Gato Roboto – Recensione

Non appena ho iniziato a giocare a Gato Roboto, non ho avuto alcun dubbio in merito a quale gioco stavo giocando. Come ho preso il controllo di Kiki (il “gato” del titolo), mi è apparso subito palesemente evidente che l’azione e il design sono fortemente ispirati da Metroid. La colonna sonora, i nemici, la mappa e persino la grafica del mondo sono tutti ripresi da questo classico Nintendo. Sicuramente attingendo da questa potente fonte di ispirazione Gato Roboto riesce a raggiungere degli alti livelli di giocabilità, ma non senza rischiare di non avere, a conti fatti, una propria identità.

Dopo aver risposto a un segnale di soccorso proveniente da un pianeta alieno, Kiki e il suo capitano umano si schiantano. Atterrando la nostra nave rimane danneggiata dall’impatto e il “nostro” essere umano non è in grado di uscire, per cui tocca all’intrepida Kiki salvare la giornata, esplorando e acquisendo nuove abilità e armi. Quando siamo senza armatura possiamo arrampicarci sui muri e saltare , appunto, come un gatto, ma appena entriamo nell’esoscheletro robotico avremo accesso ad armi e salute che offrono una possibilità di combattimento. La storia è divertente e ben orchestrata, dato che il capitano ci da ordini mentre commenta a se stesso che non sa se Kiki lo capisca veramente. Si impara a conoscere il pianeta alieno scoprendo registrazioni assortite che descrivono dettagliatamente ciò che è accaduto, fino ad arrivare al confronto finale che porta ad una soddisfacente conclusione narrativa.

Controllare Kiki è agevole, il che è positivo perché la manciata di battaglie con i boss dipendono dall’avere una buona padronanza delle nostre abilità.

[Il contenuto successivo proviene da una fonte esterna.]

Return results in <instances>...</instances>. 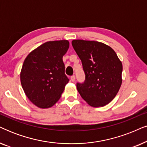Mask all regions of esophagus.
Instances as JSON below:
<instances>
[{"instance_id":"34e87169","label":"esophagus","mask_w":147,"mask_h":147,"mask_svg":"<svg viewBox=\"0 0 147 147\" xmlns=\"http://www.w3.org/2000/svg\"><path fill=\"white\" fill-rule=\"evenodd\" d=\"M75 80H76V77H75V76H71V82H74L75 81Z\"/></svg>"}]
</instances>
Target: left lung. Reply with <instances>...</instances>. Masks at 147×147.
<instances>
[{
	"label": "left lung",
	"mask_w": 147,
	"mask_h": 147,
	"mask_svg": "<svg viewBox=\"0 0 147 147\" xmlns=\"http://www.w3.org/2000/svg\"><path fill=\"white\" fill-rule=\"evenodd\" d=\"M74 50L80 59L86 80L77 89L89 105L98 107L109 103L121 87L122 63L113 49L100 42L74 40Z\"/></svg>",
	"instance_id": "obj_1"
}]
</instances>
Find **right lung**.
<instances>
[{"label": "right lung", "mask_w": 147, "mask_h": 147, "mask_svg": "<svg viewBox=\"0 0 147 147\" xmlns=\"http://www.w3.org/2000/svg\"><path fill=\"white\" fill-rule=\"evenodd\" d=\"M69 41H49L34 49L25 59L20 73L22 88L28 99L41 109L53 107L69 82L63 57Z\"/></svg>", "instance_id": "1"}]
</instances>
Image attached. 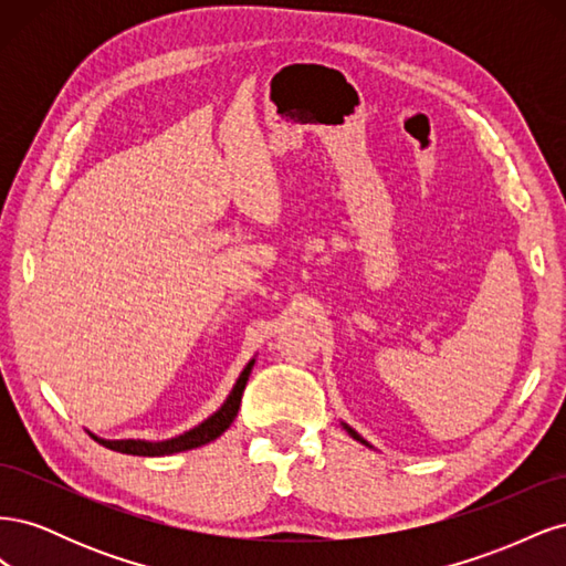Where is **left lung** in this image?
<instances>
[{
  "mask_svg": "<svg viewBox=\"0 0 566 566\" xmlns=\"http://www.w3.org/2000/svg\"><path fill=\"white\" fill-rule=\"evenodd\" d=\"M345 430H347V432H349V434H352V437H354V439H356V441H361V443H366V447H368V441H364V439H361V437H358V434H356V432H354V430H352V427H347V424H345Z\"/></svg>",
  "mask_w": 566,
  "mask_h": 566,
  "instance_id": "1",
  "label": "left lung"
}]
</instances>
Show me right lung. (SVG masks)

Il platforming tra i boss non è mai troppo impegnativo, ma è comunque divertente esplorare le varie aree e seguire i nostri progressi sulla mappa, anche se essa presenta alcune lacune. Vedere la mappa completa non è un’opzione: mostra solo la tua posizione attuale e nasconde anche i suoi segreti anche troppo bene. Ho cercato di completare la mappa nella sua interezza, ma ho faticato a trovare gli alcune aree segrete senza ricorrere ad una guida.

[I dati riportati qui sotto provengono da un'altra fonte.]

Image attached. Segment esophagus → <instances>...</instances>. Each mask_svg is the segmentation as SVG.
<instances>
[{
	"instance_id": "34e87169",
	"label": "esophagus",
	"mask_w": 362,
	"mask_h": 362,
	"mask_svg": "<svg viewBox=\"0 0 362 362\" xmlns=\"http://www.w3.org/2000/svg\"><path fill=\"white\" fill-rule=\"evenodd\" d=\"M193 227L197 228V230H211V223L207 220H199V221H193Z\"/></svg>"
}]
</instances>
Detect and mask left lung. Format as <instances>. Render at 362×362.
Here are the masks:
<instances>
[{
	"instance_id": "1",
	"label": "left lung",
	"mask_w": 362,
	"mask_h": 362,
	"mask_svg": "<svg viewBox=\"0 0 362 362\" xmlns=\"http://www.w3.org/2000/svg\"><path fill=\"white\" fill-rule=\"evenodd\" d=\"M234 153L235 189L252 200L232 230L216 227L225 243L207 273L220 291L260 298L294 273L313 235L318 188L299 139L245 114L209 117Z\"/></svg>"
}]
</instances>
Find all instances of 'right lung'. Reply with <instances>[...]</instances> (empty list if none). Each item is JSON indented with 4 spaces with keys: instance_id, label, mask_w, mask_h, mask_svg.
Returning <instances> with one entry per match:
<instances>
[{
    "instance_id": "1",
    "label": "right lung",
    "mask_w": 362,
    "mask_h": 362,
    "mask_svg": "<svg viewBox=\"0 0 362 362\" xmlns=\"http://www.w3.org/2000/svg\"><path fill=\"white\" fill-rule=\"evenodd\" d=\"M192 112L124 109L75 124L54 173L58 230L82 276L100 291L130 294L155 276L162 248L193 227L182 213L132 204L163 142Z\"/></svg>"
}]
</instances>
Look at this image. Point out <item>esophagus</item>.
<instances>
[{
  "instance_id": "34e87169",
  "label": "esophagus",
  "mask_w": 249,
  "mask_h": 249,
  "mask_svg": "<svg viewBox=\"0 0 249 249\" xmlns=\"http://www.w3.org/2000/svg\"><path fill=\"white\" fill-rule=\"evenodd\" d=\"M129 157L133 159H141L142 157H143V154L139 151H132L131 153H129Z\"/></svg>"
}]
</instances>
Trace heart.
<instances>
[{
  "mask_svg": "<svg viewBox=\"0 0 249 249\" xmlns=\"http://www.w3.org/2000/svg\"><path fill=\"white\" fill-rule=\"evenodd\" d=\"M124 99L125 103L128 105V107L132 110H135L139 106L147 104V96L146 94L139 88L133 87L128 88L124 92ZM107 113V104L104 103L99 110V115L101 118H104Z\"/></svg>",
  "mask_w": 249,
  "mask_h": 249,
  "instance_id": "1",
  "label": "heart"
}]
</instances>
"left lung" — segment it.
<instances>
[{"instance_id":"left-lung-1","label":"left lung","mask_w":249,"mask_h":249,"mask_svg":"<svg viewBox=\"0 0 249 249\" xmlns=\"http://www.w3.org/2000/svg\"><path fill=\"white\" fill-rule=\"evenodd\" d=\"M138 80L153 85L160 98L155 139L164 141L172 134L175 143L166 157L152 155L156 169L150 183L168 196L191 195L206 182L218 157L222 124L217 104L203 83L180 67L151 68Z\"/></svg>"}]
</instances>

Nel complesso però il mondo di Gato Roboto è ben progettato. Non è necessario tornare indietro sui nostri passi troppe volte e gli aggiornamenti al nostro esoscheletro sono tutti utili, anche se non rappresentano niente di nuovo. Potremo sbloccare molti elementi, come i missili, un doppio salto e vari potenziamenti alla nostra arma principale, che si sbloccano abbastanza velocemente, riuscendo a mantenere l’esperienza in movimento continuo, senza creare punti morti o blocchi frustranti. L’unico vero aggiornamento originale è l’invincibilità temporanea, che aiuta enormemente a combattere contro i boss e facilita non poco la navigazione generale.

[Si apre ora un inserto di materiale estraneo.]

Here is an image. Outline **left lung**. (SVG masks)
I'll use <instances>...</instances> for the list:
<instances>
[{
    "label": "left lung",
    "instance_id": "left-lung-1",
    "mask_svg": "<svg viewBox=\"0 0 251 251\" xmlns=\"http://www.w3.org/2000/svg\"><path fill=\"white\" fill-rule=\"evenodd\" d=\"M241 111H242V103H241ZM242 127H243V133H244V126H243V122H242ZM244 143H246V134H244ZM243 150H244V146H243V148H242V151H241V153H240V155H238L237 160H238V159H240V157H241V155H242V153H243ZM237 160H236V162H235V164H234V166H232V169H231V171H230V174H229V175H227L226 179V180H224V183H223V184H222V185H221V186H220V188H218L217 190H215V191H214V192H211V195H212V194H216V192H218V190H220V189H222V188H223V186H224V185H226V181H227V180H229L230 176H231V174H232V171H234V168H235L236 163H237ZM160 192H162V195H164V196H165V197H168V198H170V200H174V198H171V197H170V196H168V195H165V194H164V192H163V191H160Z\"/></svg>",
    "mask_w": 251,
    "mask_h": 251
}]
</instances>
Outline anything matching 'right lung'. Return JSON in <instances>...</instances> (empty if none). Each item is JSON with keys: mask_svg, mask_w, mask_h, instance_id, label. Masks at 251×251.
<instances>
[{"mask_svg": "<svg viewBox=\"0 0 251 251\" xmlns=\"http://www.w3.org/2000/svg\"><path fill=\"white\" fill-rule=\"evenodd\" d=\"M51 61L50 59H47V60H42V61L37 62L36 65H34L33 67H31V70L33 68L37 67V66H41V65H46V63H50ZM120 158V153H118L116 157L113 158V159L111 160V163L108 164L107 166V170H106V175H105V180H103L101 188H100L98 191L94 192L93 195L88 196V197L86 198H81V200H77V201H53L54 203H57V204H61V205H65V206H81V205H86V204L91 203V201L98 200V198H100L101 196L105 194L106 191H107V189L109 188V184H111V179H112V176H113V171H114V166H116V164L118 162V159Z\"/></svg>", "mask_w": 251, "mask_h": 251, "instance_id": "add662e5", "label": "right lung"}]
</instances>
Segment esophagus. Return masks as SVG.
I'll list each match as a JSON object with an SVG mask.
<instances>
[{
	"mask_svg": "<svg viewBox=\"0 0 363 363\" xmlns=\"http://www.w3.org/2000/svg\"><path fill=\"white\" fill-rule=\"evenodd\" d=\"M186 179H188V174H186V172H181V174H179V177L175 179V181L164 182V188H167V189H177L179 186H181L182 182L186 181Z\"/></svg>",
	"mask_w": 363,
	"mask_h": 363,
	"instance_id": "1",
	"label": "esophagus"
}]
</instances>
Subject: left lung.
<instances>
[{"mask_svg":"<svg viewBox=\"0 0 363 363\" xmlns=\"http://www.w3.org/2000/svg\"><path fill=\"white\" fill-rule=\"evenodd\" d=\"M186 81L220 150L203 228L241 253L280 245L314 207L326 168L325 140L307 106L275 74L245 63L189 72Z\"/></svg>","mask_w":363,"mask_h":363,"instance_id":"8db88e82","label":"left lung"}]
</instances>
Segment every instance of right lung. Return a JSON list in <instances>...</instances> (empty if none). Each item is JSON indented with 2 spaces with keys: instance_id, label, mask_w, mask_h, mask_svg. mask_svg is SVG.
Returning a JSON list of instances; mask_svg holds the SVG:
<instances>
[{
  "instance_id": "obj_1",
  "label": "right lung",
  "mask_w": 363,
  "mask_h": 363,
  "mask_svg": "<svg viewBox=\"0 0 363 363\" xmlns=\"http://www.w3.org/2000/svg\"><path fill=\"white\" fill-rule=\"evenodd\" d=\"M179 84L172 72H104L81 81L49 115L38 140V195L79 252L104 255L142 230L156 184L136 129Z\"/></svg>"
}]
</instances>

Le battaglie con i boss sono un punto culminante, ognuna delle quali serve come un’emozionante prova di abilità che miscela sapientemente la componente platform con quella di tiro. Sono tutti abbastanza stimolanti e impegnativi, tanto che  ognuno mi ha portato a fare qualche tentativo, ma non sono così difficile da richiare il “rage quit”.

Quando stiamo per arrivare alla parte finale del gioco ci verrà segnalto, per cui potremo decidere se affrontare l’ultimo boss e completare quindi la nostra avventura, oppure continuare ad esplorare per scoprire tutti i segreti della mappa. Il gioco è in abbastanza breve, visto che ho impiegato poco più di quattro ore per portarlo a termine, anche con una esplorazione minuziosa. La brevità conferisce a Gato Roboto un ritmo divertente e vivace, ma finisce prima che abbia la possibilità di definire  un’identità propria al gioco, che alla fine risulta essere un buon clone di Metroid, ma con un gatto come protagonista.

La grafica e la colonna sonora, così come il comparto degli effetti, sono carini, ma un po’ troppo minimalisti, anche se le animazioni della nostra alter-ego felina sono ben realizzate e il design dei boss è molto ben curato.

In Conclusione

Gato Roboto non alcuna pecca nel gameplay o nel design, ma purtroppo manca di un tocco maggiore di originalità. Sicuramente l’utilizzo delle dinamiche di Metroid è un modo incredibilmente gratificante per esplorare un mondo interattivo, per cui infonderle in un gioco con sapienza non è certo un male, ma il limite di Gato Roboto è che imitando alcune delle parti migliori di Metroid, non presenta al contempo  elementi propri che lo facciano distinguere dall’originale fonte di ispirazione. In definitiva rimane comunque un ottimo platform che seppur di breve durata, riesce ad appassionare e divertire, complice anche la presenza dell’adorabile Kiki.